*SELECTED TEXT*
________________________________________
We see from the KDE on the left that time is normally distributed. The peak is between 5 and 6 minutes, as is the median, which can be read from the boxplot. The boxplot further illustrates that the spead of the data is not irregular, that is, there are no outliers: the minimum is just about 0 minutes and the maximum is around 11 minutes, both within bounds for these data. As can be seen in both the histogram and (especially) the boxplot, the middle 50% of the data is concentrated between about 4 minutes and 7 minutes.

We can combine these two plots into the violin plot below, which encapsulates the analysis above.

In [ ]:

# violin plot of time

#figure setup
plt.figure(figsize=(8,5))
plt.title('Violin Plot of Time', fontsize=16)

# violin restricted to data range (cut parameter)
sns.violinplot(data=usage,x=time,cut=0)
plt.xlabel('Time (min)');

Bivariate Analysis¶

Let's start with the most pressing question: Does the landing page design have any effect the conversion rate?

In [ ]:

# figure setup
plt.figure(figsize=(8,5))
plt.title('Conversion Rate by Landing Page Design',fontsize=14)

# countplot
sns.countplot(data=usage, x='landing_page',hue='converted')
plt.xlabel('Design')
plt.ylabel('Count');

Indeed, it appears that the new design has a positive impact on conversion rate. In particular, more than half the users served the new landing page were converted to subscribers, whereas the old design had a conversion rate less than 50%. Now this looks like a big improvement, but we cannot be sure it is statistically significant until we run the test later.
________________________________________
In the data analysis excerpt, between roughly which two times does the middle 50% of the time data fall?

*GIVEN INFORMATION*
________________________________________
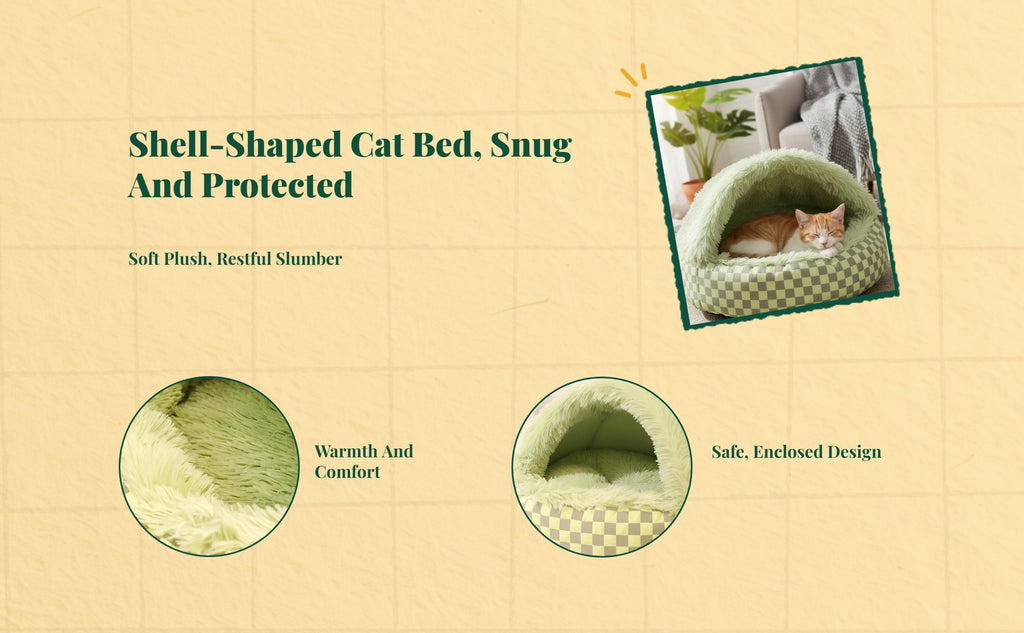 Shell-Shaped Cat Bed, Snug And Protected

Soft Plush, Restful Slumber

Warmth And Comfort

Safe, Enclosed Design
________________________________________
*SOLUTION TO THE PROBLEM*
Between about 4 minutes and 7 minutes.